===== Supplied information

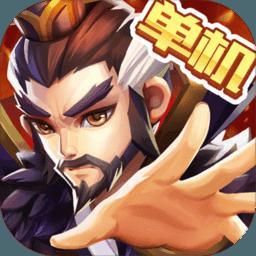 乱世曹操传单机破解版 v2.1.62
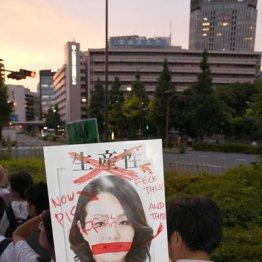 杉田水脈の議員辞職を求める自民党本部前抗議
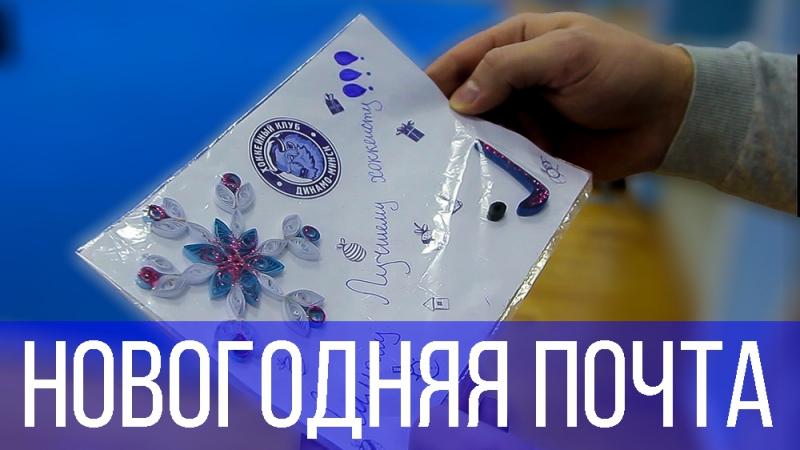 Динамовская новогодняя почта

==========

Problem details: Would it be possible to give the material above again exactly, with the pictures left out?

Solution to this exercise:
 乱世曹操传单机破解版 v2.1.62
 杉田水脈の議員辞職を求める自民党本部前抗議
 Динамовская новогодняя почта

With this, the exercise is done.